JVM Internals: Numeric Representation¶
JVM Operand Stack and Numeric Types¶
The JVM is a stack-based machine. All arithmetic operations work through the operand stack. The JVM has dedicated bytecode instructions for each numeric type:
| Type | Stack Slots | Bytecodes |
|---|---|---|
int | 1 slot (32 bits) | iadd, isub, imul, idiv, irem |
long | 2 slots (64 bits) | ladd, lsub, lmul, ldiv, lrem |
float | 1 slot (32 bits) | fadd, fsub, fmul, fdiv, frem |
double | 2 slots (64 bits) | dadd, dsub, dmul, ddiv, drem |
Note: byte, short, and char arithmetic is always promoted to int on the JVM operand stack. There are no badd, sadd instructions.
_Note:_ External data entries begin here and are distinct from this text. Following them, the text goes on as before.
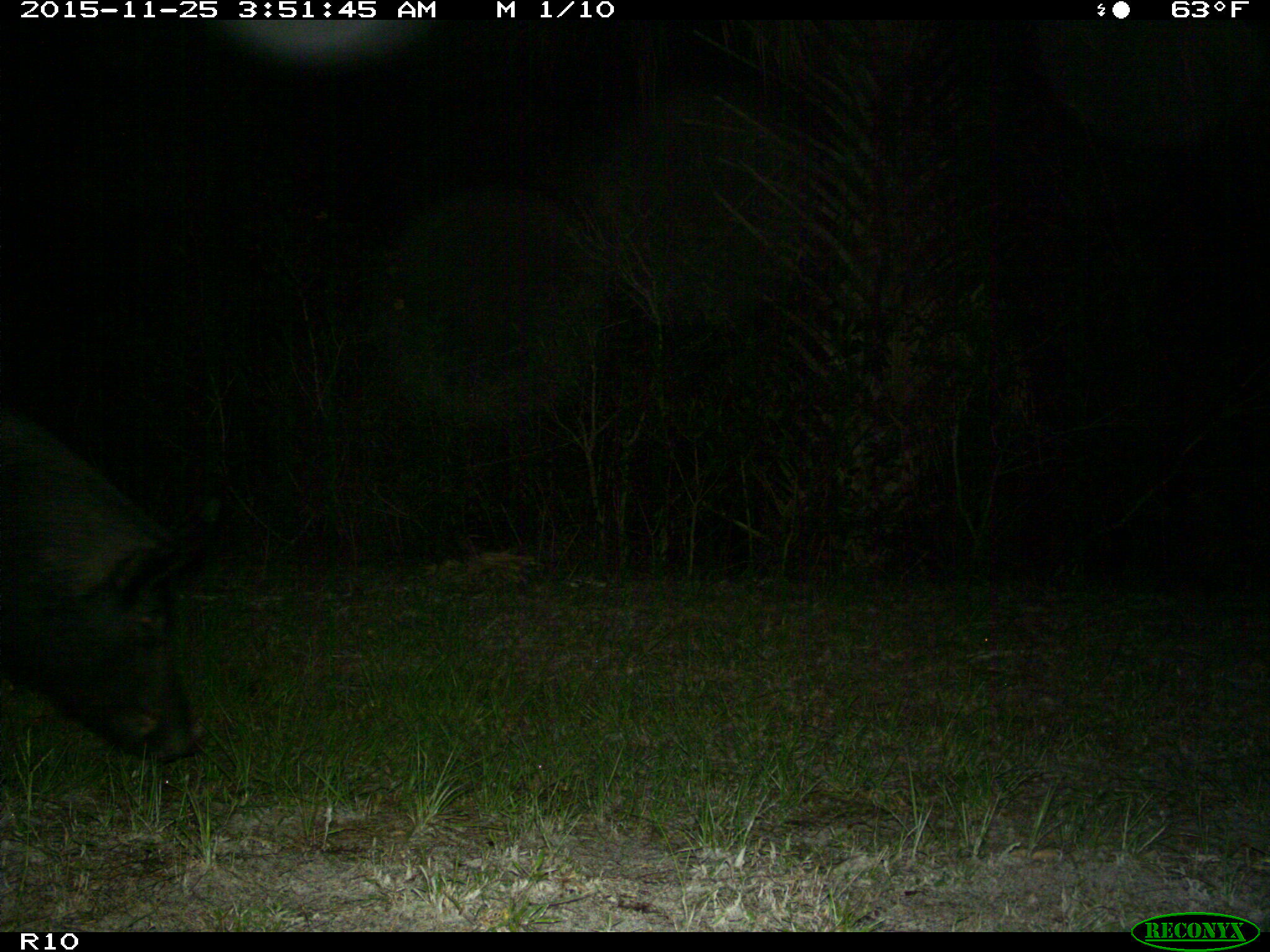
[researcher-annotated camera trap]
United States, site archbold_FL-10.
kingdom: Animalia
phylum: Chordata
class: Mammalia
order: Artiodactyla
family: Suidae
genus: Sus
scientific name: Sus scrofa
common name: wild boar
Integer Overflow at the Bytecode Level¶
public class Main {
public static void main(String[] args) {
int max = Integer.MAX_VALUE;
int result = max + 1; // overflow
System.out.println(result);
}
}
The JVM specification (JVMS 2.11.1) states:
The Java Virtual Machine does not indicate overflow during operations on integer data types. The only integer operations that can throw an exception are the integer divide and integer remainder instructions.
The iadd instruction simply performs two's complement addition. If the result exceeds 32 bits, the upper bits are discarded. This is not a bug — it is by design for performance.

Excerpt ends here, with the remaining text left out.